_Problem details_.
Precisely the lines from the one with "class: Mammalia" through the end of the data, both included, must make up the response, each restated word for word.

[Stored data entries]

────────────────────────────────────────

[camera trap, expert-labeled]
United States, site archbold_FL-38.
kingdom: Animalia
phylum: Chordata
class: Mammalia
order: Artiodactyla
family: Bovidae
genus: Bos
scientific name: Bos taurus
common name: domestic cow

────────────────────────────────────────

_Output of the task_.
class: Mammalia
order: Artiodactyla
family: Bovidae
genus: Bos
scientific name: Bos taurus
common name: domestic cow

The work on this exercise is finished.